Aaaand of course the typical comfort words of my friends are:
1. "It's okay. Tu rezeki dia. Rezeki kita lain lain"
2. "Rezeki Allah tu luas. Don't sweat about it. In shaa Allah ok je"
3. "You're gonna do great things in the future in shaa Allah. BWP kan."
Well, people believe in me more than I believe in myself. At one point I have a clear vision of what I am capable of doing. On the other hand my confident just drained out to zero. All of this happen because of grades. My grades were bad so the door of opportunity became narrower (in the eyes of society). I will be lying if I say I don't give a damn of what society is saying. I do care. But I am trying so hard not to. The thought is inevitable. By the end of the day, only a few people really understands this. Understands me.

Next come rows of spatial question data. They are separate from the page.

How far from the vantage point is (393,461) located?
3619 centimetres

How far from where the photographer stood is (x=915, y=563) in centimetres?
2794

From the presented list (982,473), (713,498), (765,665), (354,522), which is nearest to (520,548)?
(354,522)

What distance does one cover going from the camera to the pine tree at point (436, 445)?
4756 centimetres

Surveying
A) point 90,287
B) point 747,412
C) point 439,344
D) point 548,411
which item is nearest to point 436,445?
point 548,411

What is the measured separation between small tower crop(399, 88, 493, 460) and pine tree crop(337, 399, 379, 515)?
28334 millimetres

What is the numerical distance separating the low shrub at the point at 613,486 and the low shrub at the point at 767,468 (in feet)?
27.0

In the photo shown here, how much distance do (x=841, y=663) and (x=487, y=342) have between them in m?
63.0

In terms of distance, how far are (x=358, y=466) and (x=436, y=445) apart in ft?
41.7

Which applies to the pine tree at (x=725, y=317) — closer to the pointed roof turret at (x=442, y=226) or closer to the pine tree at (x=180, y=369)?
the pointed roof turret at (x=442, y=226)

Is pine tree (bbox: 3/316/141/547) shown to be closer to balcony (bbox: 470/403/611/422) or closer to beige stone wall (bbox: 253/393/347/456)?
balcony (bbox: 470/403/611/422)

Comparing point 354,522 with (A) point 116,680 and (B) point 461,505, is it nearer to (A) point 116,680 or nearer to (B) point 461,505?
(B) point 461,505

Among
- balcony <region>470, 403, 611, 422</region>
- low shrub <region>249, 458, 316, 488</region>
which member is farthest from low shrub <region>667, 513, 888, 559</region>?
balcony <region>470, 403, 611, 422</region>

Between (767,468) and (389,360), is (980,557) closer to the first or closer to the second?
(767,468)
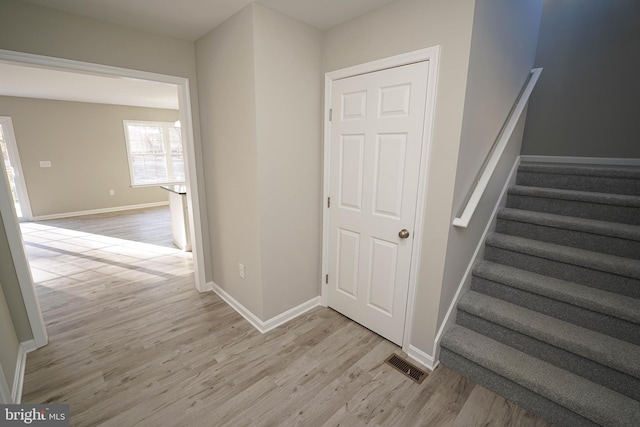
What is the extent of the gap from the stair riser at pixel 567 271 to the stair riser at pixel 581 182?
91cm

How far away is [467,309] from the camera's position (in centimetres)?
204

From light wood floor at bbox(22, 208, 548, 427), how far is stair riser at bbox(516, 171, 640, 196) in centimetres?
193

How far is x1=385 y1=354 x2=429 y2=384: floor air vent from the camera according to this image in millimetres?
1896

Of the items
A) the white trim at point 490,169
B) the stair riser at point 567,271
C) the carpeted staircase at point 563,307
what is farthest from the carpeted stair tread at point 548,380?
the white trim at point 490,169

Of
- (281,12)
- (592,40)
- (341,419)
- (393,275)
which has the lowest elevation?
(341,419)

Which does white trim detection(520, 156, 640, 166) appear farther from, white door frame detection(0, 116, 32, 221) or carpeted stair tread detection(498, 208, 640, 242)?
white door frame detection(0, 116, 32, 221)

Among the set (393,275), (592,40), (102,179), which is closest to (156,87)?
(102,179)

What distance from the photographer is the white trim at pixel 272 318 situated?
2.37 metres

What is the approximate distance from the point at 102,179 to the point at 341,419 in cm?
725

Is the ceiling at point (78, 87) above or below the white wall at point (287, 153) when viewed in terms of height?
above

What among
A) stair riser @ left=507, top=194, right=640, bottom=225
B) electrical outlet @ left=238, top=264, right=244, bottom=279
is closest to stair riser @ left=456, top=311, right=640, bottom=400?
stair riser @ left=507, top=194, right=640, bottom=225

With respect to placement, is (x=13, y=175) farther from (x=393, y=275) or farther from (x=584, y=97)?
(x=584, y=97)

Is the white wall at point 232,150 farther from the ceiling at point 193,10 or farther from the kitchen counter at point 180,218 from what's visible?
the kitchen counter at point 180,218

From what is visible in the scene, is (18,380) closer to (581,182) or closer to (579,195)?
(579,195)
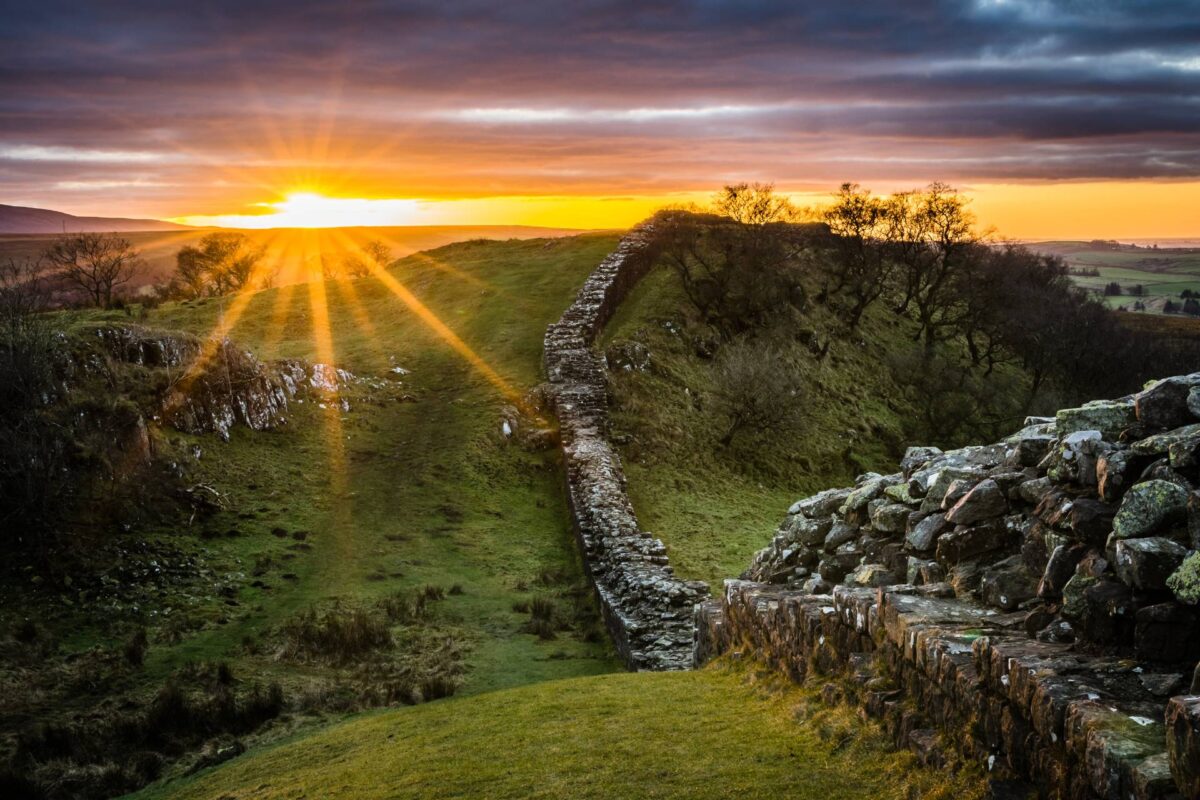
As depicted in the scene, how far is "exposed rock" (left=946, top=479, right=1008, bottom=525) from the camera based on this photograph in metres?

I have to remind myself every day that I can't be weak. I can't afford the time to be pathetic. I can't be miserable. It's not even the beginning yet. Some people had a head start in the race. Some people chose a different route to run. Some people end the game safely. Some people get minor injuries.
I have to believe that it's gonna be okay.
I have to believe that everything's gonna turn out to be better.
I have to believe that I am gonna do awesome things in the future.
I have to believe that Allah SWT has set everything that's best for me.
I have no choice.
I just have to.
Some born with greatness.
Some achieved greatness.
If I am not the first one, I wish I will be the latter.